📜 ⬆️ ⬇️

Monitoring of engineering infrastructure in the data center. Part 2. Power supply system

Part 1. Monitoring of engineering infrastructure in the data center. Highlights.
Part 2. How is the monitoring of power supply in the data center.
Part 3. Monitoring of cold supply by the example of the NORD-4 data center.
Part 4. Network infrastructure: physical equipment.

We continue a series of articles about the work of engineering infrastructure monitoring systems in our data centers. In the first part we have analyzed theoretical points, today we turn to practice. Let's start with the most critical system - power supply. Before reading we recommend refreshing knowledge about the power supply device in the data center.


One of the schemes for monitoring the power supply system in the OST-2 data center.
')

Features of power system monitoring


The monitoring of power supply has its own nuances. Here are some general tips for those who are just going to design and customize the system.

Monitor everything you can. There are no unimportant areas in the power supply system. Track the basic parameters of each element of the system: from transformer to PDU in the rack.

Monitor the system as a whole. It is not enough just to put all the equipment on monitoring. It is important to display the existing relationships between all elements of the system. This will help to quickly identify problems and not get confused in dozens of error alerts.

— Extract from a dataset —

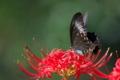 [カラスアゲハ][アゲハチョウ科][黒い蝶][ヒガンバナ][妙義神社]カラスアゲハ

Circuit diagrams, maps and other visualization is best suited for these purposes. The picture at the beginning of the post is just an example of such a scheme. When power is lost in the rack, it will be easier to understand what caused the accident using such schemes.

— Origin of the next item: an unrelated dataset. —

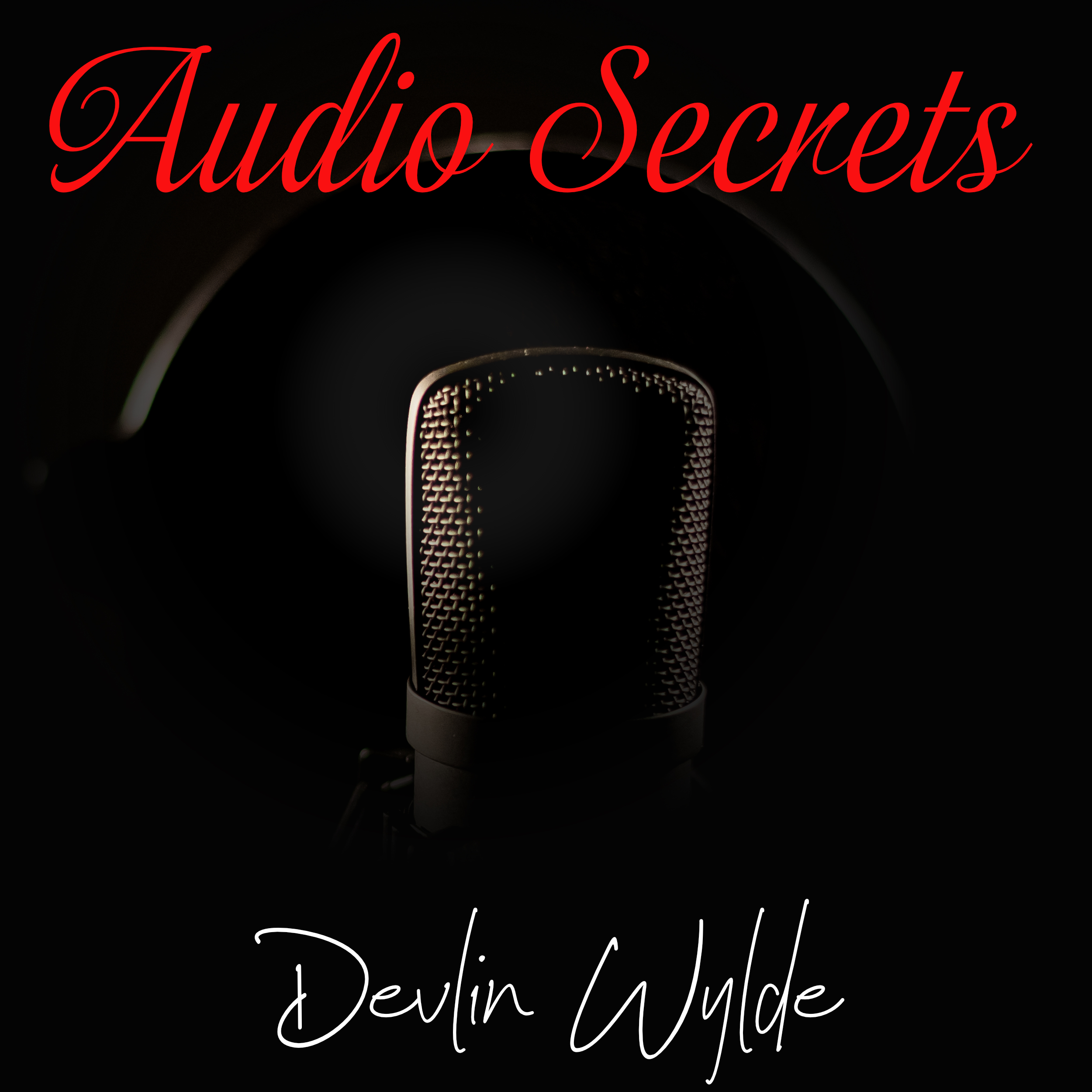 The authors journey from written to audiobook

Survey equipment as often as possible. Frequent polling will help not to miss important events in the life of the energy supply system: disconnection of the city power supply, errors that the diesel-gas plant did not cause. Such critical nodes as the main switchboard, diesel generator set, UPS, we recommend polling every second.

Monitor phase balancing and paired loads . These are derived indicators of the power supply system. They are calculated directly in the monitoring system on the basis of information received from the equipment.

Collect statistics. Only online data and alerts are not enough, you need to collect long-term statistics. It is useful for many things - from capacity management (capacity management) to the calculation of the budget for the purchase of spare parts.

A few words about our monitoring


The system works on the open-source Nagios solution. It collects equipment parameter values ​​and sends notifications when threshold values ​​are reached. Total 8 stands deployed with Nagios.

Information on 7 data centers and all monitoring systems is collected in a single interface based on Thruk .


Web interface Thruk .

We build statistics and graphs based on it using the built-in Nagios and Cacti services.

Another way of presenting information is schematic diagrams. Such a tuning process structures and simplifies the perception of a large amount of data. A complete picture can be obtained at a glance at the monitor.


Scheme for monitoring the power center and machine rooms of the NORD-4 data center.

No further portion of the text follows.